中国インターネット・通信規制トピック ー 中国進出日系企業を悩ませる「商用暗号管理条例」とは?
中国ITプロフェッショナル「JOYTEL」が、中国在住の日本人が注意すべきインターネット・通信、IT全般に関する中国の規制等について説明をしていきます。
今回は「商用暗号管理条例」。
商用暗号製品に関する全般的かつ基本的な取り決めとして1999年に「商用暗号管理条例(国務院第273号令)」として公布された古い条例です。
海外製暗号製品の中国への輸入、販売を禁止しており、国家暗号管理局が認可した暗号製品のみ利用可能と定めた条例になります。
商用暗号管理条例(国務院第273号令)
https://baike.baidu.com/item/商用密码管理条例
この条例は、中国に進出する外資系企業をかなり惑わせたものであると言えるでしょう。
と言うのも「暗号製品」の定義が曖昧であり、どこまでの暗号製品について対応を行えばよいのかがわからず、海外製の製品であれば認可を得ようとしてもほぼ実運用上困難であるという状況があったためです。
中国の商用暗号管理条例によるパソコン没収は都市伝説?
日本からの出張者が中国で暗号化製品がインストールされたパソコンで業務する場合、その暗号化製品の使用許可を取得しなければならない、と様々な中国進出関連のコンサルティング会社や法律関係のページにて説明がなされています。
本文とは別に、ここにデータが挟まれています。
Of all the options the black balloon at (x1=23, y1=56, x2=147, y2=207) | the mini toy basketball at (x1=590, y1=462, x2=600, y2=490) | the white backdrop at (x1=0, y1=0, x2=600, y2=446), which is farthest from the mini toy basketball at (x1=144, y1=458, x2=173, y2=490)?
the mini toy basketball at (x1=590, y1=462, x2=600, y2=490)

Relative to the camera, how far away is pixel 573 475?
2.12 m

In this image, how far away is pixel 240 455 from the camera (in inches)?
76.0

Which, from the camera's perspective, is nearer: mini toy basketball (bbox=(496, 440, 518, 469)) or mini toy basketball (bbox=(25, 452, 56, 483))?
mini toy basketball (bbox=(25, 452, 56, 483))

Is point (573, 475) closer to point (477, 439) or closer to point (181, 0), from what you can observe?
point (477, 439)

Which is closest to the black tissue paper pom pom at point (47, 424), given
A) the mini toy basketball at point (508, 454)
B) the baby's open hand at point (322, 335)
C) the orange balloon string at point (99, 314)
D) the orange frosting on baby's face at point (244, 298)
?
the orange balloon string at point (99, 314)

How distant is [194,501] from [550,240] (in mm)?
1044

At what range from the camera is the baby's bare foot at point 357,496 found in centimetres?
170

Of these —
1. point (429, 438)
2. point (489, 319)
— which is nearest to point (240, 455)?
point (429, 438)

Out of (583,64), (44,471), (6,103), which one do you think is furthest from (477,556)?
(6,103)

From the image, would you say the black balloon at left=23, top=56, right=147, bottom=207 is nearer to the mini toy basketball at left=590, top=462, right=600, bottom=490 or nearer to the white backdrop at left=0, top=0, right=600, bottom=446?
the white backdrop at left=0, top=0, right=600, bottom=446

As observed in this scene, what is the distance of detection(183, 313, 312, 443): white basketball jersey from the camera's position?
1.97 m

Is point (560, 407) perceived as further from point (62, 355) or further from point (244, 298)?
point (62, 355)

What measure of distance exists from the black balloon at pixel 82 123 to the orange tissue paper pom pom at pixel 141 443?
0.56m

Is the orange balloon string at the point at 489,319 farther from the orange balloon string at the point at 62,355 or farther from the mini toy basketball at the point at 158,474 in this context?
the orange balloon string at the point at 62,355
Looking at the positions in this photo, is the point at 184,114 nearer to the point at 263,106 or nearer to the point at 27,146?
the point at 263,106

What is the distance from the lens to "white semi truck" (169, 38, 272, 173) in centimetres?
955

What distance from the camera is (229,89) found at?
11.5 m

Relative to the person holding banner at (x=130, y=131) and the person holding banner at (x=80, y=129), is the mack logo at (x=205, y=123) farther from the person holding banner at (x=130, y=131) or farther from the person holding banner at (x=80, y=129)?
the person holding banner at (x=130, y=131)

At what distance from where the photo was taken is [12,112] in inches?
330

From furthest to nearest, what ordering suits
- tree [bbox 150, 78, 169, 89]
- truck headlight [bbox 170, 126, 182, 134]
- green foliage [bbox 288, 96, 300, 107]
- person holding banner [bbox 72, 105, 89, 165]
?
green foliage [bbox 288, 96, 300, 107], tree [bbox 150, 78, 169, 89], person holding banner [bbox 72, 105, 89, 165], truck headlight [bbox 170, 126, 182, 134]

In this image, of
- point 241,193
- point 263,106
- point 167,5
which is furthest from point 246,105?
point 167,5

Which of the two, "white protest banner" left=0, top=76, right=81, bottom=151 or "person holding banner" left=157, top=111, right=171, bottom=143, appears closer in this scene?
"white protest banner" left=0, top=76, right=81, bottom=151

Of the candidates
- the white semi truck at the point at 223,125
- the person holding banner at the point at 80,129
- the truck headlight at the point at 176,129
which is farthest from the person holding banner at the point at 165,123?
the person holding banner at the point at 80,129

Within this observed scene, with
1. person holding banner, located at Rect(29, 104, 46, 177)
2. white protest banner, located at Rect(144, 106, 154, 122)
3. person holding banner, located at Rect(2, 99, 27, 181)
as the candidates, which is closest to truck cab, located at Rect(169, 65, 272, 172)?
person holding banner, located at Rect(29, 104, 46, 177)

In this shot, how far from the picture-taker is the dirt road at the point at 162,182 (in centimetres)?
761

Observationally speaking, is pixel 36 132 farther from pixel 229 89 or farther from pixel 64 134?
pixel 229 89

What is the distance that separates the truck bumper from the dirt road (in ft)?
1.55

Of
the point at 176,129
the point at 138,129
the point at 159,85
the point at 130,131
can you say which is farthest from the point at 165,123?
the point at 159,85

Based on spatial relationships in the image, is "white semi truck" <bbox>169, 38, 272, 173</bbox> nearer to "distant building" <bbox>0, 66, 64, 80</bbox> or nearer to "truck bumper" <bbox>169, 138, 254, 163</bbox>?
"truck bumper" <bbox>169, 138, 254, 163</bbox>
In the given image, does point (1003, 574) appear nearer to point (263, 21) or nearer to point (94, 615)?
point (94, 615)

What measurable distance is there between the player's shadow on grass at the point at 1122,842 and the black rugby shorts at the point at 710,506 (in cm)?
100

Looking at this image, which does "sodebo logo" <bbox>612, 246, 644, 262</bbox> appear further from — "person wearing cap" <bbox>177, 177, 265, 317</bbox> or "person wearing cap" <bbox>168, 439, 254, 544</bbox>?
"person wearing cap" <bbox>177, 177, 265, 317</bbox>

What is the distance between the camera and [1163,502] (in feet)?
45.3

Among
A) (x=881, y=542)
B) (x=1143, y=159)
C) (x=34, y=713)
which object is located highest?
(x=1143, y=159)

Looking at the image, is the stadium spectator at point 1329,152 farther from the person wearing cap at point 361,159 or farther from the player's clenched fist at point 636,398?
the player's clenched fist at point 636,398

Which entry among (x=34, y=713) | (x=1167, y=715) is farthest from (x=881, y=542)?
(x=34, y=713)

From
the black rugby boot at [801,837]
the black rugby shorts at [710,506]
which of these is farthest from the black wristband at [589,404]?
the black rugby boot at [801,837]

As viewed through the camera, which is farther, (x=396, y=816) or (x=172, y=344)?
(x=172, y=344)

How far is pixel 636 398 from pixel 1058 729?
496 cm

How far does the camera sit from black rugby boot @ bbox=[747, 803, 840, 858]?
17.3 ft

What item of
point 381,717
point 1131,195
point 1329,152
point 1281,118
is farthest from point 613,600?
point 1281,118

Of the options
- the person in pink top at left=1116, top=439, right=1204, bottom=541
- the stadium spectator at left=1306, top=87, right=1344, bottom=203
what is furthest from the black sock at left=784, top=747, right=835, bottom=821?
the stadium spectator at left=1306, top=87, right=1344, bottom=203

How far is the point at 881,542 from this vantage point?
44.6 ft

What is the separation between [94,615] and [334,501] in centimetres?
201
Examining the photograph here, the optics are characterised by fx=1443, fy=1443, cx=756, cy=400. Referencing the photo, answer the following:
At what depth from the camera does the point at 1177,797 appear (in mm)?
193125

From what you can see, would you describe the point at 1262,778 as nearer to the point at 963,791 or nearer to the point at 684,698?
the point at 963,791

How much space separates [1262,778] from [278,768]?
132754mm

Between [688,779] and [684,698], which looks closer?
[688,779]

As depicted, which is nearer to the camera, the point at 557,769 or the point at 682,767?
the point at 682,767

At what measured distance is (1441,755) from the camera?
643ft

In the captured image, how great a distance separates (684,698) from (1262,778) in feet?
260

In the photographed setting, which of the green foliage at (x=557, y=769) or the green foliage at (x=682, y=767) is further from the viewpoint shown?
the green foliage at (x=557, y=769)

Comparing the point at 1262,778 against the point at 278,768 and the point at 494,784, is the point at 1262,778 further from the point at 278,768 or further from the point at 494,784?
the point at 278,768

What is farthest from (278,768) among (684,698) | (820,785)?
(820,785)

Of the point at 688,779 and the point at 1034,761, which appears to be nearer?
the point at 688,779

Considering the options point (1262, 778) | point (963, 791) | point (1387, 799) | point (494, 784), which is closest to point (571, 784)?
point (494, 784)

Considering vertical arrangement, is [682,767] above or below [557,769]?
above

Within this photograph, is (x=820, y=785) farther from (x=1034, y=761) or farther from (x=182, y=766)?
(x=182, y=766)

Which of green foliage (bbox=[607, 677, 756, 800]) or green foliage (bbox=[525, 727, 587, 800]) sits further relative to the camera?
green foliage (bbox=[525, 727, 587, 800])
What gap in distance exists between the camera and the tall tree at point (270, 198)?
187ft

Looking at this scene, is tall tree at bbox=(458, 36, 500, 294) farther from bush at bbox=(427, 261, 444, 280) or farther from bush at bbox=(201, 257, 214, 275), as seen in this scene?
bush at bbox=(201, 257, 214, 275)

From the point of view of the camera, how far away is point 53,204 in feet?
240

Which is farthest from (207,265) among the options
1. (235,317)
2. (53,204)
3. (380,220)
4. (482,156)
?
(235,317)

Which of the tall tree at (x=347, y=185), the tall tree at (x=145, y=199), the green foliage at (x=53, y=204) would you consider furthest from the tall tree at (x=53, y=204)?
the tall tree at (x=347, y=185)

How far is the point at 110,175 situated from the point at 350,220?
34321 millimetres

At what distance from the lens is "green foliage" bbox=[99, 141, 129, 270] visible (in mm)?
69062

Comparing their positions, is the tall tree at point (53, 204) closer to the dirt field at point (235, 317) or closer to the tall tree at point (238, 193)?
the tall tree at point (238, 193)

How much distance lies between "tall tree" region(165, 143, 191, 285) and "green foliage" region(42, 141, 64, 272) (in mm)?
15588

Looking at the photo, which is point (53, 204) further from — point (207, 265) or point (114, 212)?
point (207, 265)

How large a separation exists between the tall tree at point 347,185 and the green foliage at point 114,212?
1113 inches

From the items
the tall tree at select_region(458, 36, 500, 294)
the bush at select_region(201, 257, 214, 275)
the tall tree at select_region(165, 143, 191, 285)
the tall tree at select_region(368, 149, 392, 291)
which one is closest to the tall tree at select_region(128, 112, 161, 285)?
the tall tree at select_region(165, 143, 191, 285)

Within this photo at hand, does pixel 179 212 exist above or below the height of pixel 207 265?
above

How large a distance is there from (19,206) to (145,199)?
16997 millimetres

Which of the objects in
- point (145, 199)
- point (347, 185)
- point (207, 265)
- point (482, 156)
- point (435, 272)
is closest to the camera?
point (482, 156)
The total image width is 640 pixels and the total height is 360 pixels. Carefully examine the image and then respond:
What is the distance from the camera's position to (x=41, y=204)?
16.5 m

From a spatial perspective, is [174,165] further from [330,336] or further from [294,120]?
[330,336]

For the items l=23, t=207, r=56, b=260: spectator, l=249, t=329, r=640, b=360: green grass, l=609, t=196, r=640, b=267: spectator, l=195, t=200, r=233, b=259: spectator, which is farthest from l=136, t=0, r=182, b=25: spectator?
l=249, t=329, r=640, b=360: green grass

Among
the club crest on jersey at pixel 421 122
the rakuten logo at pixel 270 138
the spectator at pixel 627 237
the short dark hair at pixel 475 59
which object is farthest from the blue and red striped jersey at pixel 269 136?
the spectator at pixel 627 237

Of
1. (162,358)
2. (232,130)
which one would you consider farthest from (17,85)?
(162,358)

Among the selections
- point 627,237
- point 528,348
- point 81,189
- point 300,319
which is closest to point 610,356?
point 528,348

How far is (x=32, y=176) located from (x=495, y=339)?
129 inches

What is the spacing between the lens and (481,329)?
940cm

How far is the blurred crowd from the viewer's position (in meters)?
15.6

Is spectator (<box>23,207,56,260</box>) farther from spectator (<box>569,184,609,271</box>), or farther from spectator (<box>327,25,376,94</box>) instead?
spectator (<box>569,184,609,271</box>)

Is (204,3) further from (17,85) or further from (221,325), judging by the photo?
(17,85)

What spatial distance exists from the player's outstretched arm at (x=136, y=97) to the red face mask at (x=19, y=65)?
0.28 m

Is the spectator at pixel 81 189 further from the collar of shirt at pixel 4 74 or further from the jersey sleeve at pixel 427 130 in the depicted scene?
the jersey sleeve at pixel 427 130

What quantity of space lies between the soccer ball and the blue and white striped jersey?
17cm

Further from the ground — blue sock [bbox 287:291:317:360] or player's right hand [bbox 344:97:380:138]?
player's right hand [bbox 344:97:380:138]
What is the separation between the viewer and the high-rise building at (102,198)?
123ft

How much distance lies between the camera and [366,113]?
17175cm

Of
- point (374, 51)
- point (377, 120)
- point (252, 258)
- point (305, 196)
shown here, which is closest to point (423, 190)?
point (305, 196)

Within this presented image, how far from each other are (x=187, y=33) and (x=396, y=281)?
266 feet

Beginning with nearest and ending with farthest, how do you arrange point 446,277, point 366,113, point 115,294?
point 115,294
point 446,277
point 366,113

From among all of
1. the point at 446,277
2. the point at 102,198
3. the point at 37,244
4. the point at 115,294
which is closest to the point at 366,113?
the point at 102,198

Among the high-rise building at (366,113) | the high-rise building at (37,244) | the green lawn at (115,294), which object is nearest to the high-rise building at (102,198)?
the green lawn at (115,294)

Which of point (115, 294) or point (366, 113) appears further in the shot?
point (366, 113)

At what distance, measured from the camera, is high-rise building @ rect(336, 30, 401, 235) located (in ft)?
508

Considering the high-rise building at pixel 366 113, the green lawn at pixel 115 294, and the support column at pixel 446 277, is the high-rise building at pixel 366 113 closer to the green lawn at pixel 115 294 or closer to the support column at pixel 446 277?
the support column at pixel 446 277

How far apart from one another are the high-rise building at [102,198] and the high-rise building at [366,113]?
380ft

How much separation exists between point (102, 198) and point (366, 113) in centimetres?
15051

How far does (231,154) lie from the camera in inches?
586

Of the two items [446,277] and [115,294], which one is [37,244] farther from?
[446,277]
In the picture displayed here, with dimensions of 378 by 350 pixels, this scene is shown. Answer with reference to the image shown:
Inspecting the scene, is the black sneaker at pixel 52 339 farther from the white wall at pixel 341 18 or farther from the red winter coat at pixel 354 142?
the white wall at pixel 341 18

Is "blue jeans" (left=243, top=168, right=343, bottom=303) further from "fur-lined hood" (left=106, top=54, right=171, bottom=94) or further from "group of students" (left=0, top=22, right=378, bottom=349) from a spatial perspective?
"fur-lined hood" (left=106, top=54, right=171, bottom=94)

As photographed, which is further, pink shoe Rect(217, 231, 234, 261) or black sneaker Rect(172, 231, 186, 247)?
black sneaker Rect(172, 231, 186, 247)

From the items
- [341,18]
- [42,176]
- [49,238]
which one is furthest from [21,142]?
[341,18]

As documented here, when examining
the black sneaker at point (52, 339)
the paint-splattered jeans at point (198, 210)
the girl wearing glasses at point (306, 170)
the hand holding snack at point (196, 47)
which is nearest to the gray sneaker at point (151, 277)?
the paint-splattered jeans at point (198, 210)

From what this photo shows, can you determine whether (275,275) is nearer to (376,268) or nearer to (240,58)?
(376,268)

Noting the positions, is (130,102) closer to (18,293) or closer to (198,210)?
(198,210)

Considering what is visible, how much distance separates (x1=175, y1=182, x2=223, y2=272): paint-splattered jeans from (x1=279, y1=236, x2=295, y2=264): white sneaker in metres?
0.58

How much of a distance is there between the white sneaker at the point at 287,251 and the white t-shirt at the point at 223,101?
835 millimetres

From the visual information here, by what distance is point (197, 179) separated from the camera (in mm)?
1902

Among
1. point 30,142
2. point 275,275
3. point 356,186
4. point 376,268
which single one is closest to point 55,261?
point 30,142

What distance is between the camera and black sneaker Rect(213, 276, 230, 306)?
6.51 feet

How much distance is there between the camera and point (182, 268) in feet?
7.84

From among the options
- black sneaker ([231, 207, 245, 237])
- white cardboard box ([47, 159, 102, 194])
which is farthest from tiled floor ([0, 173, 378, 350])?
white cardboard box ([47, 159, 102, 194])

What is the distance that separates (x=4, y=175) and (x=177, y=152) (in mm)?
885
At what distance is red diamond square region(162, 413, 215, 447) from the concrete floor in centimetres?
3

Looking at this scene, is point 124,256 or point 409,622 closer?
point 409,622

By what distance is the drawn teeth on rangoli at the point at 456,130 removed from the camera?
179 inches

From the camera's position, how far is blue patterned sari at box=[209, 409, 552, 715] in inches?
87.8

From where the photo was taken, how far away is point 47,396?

しかし、ITに少しでも詳しい人ならわかりますが、パソコンの中の暗号化製品とは明示的なハードディスク暗号化ツールのようなソフトウェアだけではありません。インターネットのブラウザやMicrosoftのOfficeにも当然に暗号化の機能は含まれますし、スマートフォン等も当然にその機能を持ちます。
つまり、あらゆるソフトウェアやハードウェアが暗号化の機能を持っているため、これを一つづつ認可を得るということは実質上不可能であると思われます。
中国側もそれは理解はしているようであり、施行当初から厳密な運用が行われてこなかった条例であると言えます。
認可されていない暗号化ツールがインストールされたパソコンを空港で没収されたという事例もあるとのことですが、これはコンサルティング会社等が流布した都市伝説でしょう(もちろん実際にそのような事例があった可能性はありますが、、)。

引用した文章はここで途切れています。